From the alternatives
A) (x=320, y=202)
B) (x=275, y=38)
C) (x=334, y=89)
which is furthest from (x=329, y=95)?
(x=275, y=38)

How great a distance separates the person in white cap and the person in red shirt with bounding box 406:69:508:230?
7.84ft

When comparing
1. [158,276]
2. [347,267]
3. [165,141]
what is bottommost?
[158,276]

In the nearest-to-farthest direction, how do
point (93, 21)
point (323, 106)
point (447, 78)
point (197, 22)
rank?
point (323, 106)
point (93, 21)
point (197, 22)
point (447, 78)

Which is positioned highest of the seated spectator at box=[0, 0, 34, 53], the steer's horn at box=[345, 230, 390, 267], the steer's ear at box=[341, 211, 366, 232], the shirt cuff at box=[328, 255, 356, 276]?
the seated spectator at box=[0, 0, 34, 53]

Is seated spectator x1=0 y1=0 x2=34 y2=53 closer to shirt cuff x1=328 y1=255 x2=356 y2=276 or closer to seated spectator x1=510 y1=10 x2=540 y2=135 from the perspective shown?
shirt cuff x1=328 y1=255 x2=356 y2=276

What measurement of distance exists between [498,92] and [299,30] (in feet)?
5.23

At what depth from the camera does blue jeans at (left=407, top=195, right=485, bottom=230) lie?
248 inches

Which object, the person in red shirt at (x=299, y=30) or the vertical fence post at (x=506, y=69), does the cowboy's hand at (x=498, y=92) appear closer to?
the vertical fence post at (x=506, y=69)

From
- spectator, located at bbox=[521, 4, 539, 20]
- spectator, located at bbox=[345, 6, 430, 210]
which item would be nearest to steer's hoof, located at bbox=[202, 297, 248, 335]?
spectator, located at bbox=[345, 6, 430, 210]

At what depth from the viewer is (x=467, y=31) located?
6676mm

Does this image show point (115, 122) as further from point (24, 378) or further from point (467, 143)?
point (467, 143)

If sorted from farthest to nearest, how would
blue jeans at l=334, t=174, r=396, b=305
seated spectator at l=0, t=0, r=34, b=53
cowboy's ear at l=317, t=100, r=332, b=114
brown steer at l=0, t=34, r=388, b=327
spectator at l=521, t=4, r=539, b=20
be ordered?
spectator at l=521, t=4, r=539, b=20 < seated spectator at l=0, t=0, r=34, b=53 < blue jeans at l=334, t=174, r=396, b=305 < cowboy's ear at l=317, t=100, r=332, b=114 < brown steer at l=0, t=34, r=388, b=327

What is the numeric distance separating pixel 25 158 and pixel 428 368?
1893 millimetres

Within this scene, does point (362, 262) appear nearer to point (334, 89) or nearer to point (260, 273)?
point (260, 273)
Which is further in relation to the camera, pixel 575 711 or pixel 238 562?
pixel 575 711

- _Given request_
Find every line above that contains the word "distance" and copy each one in full.

- _Output of the exercise_
How great a distance separates the person in white cap and the person in red shirt with bounding box 406:69:508:230?
What measurement of distance exists between [498,92] and [299,30] (in feet)?
What is the numeric distance separating pixel 25 158 and pixel 428 368?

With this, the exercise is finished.